Google search tries to cover a lot of typos or be pretty user-friendly for people who don't understand tech. I wouldn't be surprised if there's a grandma out there who thinks http://google.com//search is the correct method.

underpantsgnome · on Sept 11, 2014

no one will ever know.

hellohellokitty · on Sept 10, 2014

Tested with a jetty + spring 3 with close to ootb settings, more than one slash will resolve not found error.

olalonde · on Sept 10, 2014

Isn't the head of web spam at Google a HNer (Matt I think?)?

sejje · on Sept 10, 2014

I believe Matt Cutts went on sabbatical: https://www.mattcutts.com/blog/on-leave/

_3u10 · on Sept 10, 2014

But does it index the results of the search of the index?

digz · on Sept 10, 2014

Now google will index searches of its own searches.

carbonr · on Sept 10, 2014

Ouroboros

antino · on Sept 10, 2014

So meta.

bcRIPster · on Sept 10, 2014

Can someone nuke the link on this post.
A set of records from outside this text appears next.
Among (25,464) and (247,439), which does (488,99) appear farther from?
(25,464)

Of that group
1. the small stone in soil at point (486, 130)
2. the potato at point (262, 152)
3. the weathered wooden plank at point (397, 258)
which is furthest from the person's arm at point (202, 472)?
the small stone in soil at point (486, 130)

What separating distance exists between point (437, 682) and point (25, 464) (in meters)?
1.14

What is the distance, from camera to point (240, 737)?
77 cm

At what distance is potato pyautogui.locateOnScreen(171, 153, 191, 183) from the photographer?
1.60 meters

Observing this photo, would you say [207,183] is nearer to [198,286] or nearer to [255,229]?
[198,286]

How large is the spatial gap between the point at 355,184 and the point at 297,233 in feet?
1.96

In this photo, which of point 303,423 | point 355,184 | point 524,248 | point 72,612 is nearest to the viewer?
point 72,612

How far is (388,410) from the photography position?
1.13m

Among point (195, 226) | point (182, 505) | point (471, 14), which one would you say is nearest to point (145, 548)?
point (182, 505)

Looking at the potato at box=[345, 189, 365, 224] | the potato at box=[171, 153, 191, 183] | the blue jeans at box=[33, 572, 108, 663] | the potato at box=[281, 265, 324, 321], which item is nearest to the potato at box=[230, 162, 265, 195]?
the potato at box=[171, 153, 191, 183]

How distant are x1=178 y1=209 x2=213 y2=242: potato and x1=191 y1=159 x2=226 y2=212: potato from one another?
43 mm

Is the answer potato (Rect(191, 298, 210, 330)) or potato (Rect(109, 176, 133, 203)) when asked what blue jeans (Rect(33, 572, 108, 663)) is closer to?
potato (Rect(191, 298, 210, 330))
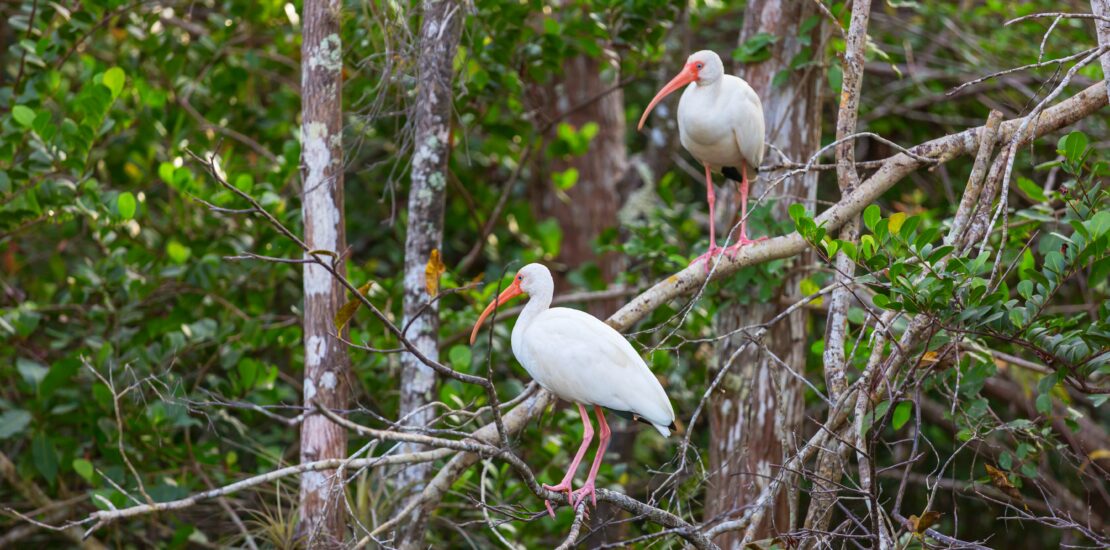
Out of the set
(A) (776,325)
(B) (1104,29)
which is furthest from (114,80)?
(B) (1104,29)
It's clearly click bate and we're just driving traffic into it. :(

blueflow · on Sept 10, 2014

You should mention the arbitrary data in the query section, its not visible at the first look.

bcoates · on Sept 10, 2014

That's an artifact of google's weird link stuffing, if you search 'site:http://www.google.com//search' by hand it still works

namuol · on Sept 10, 2014

Perhaps this "works" because all the pagerank stuff has been altered by all the sudden traffic related to hostgator coupons.

tzaman · on Sept 10, 2014

Googleception! (sorry for the useless comment, but I had to)

thanatropism · on Sept 10, 2014

Eigengoogle.

lern_too_spel · on Sept 10, 2014

Does nobody here understand robots.txt? It's pretty easy to figure out what's going on if you do. I assumed most users here work with web technologies, but maybe the readership doesn't skew that way as much as I thought.